Saturday, August 31, 2013

They All Fall Down

After being told by the velvet wearing acupuncturist that it was my anger, I decided to go with the flow this weekend and just “live and let live”.   That lasted about an hour; mainly because the Squeeze wasn’t home for that long.  When he returned, we went to a shopping centre to get a charm fixed on my charm bracelet, find a birthday present for the girl for next week and have a spot of lunch in a great little French place we frequent for coffee.

That’s when “live and let live” went out the window.

A woman in a large coat, scarf and bag had walked by several times; noticed because in Melbourne today, it’s in the 20’s and the sun is shining – a beautiful day!  The girl mentions that the woman appears ‘sad’.  I told muttered ‘stop looking; she could have an uzi in that bag…’

Her comeback was “seriously? Does she look like the kid?”  (Good point)  Mostly I wonder what he is going to do next and I haven’t completely discounted stabbing me.  I mean it has to top snot on the wall, doesn’t it.

So as discussion on ‘a little bit creepy…’ ensued and with parent goggles, the Squeeze mentioned that he has friends now (sure he does…)  and then goes on to ruin my day with “he even mentioned that he’d like them all to be here on the holidays to film a movie for a school project.

Aside from the fact that our agreement (in writing these days) means he spends school holiday’s with his mother and it will be a cold day in Hell before I change that agreement, I could only shake my head at the thought of four teenagers running around my beautiful things, making a movie while we are at work.  Ummmm no.  No way.  No way in Hell.

This song floated in my head; because the moment I go to work and leave an unhygienic peniwhacker and his nerd friends alone in my house, will be a cold day in hell – and 2 minutes after that, I’d be forced to make sure they all fall down…

Friday, August 30, 2013

Petrified Muscles

This week I have had a three day headache.  It’s unbearable really; but having just had five weeks off sick, I’ve soldiered on and gone to work, cooked… cleaned up.  I decided to give myself one more day to see if the headache was muscle related; or brain related.   Seriously, I couldn’t handle another trip to hospital to get my head shaved.

Data entries:
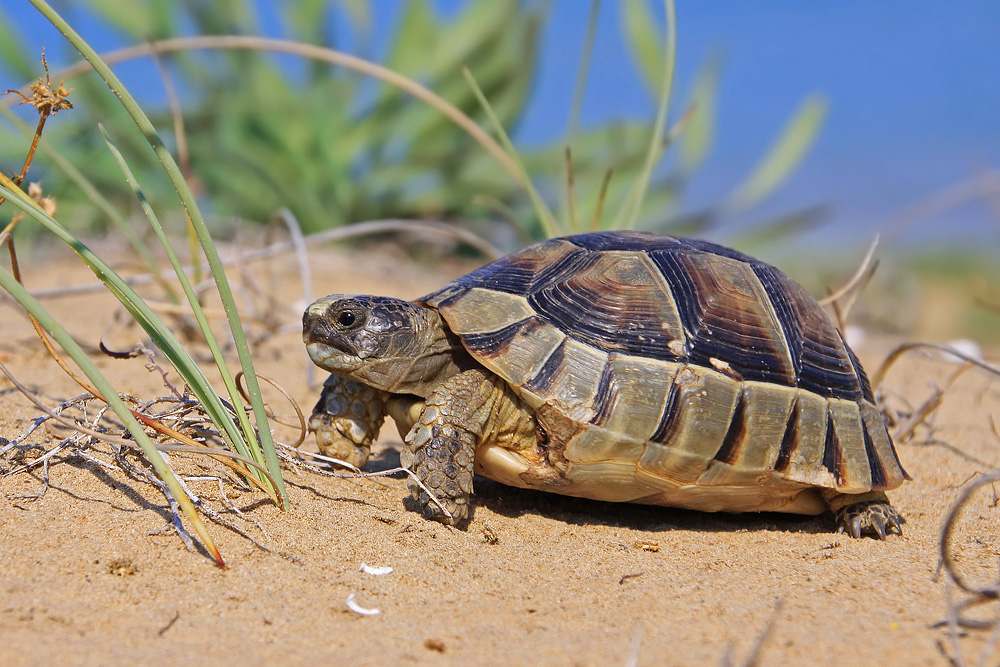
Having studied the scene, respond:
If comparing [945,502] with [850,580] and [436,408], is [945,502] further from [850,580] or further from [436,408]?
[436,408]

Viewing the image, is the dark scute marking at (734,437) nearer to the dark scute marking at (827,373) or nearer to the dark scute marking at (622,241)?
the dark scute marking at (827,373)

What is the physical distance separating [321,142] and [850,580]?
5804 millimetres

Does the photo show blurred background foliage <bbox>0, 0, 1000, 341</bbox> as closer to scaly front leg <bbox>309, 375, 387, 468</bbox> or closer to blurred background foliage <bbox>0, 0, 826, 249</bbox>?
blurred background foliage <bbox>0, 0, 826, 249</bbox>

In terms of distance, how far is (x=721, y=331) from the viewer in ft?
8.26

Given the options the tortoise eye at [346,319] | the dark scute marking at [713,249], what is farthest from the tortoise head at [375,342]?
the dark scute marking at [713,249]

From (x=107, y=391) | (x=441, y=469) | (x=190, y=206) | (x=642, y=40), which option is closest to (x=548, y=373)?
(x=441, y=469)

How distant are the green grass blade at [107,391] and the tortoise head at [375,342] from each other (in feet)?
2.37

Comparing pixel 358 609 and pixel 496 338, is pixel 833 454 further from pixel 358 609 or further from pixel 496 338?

TASK TO COMPLETE:
Please reproduce word for word the part of the blog post that begins at the words "Saturday, August 31, 2013" and stops after "frequent for coffee.".

RESPONSE AREA:
Saturday, August 31, 2013

They All Fall Down

After being told by the velvet wearing acupuncturist that it was my anger, I decided to go with the flow this weekend and just “live and let live”.   That lasted about an hour; mainly because the Squeeze wasn’t home for that long.  When he returned, we went to a shopping centre to get a charm fixed on my charm bracelet, find a birthday present for the girl for next week and have a spot of lunch in a great little French place we frequent for coffee.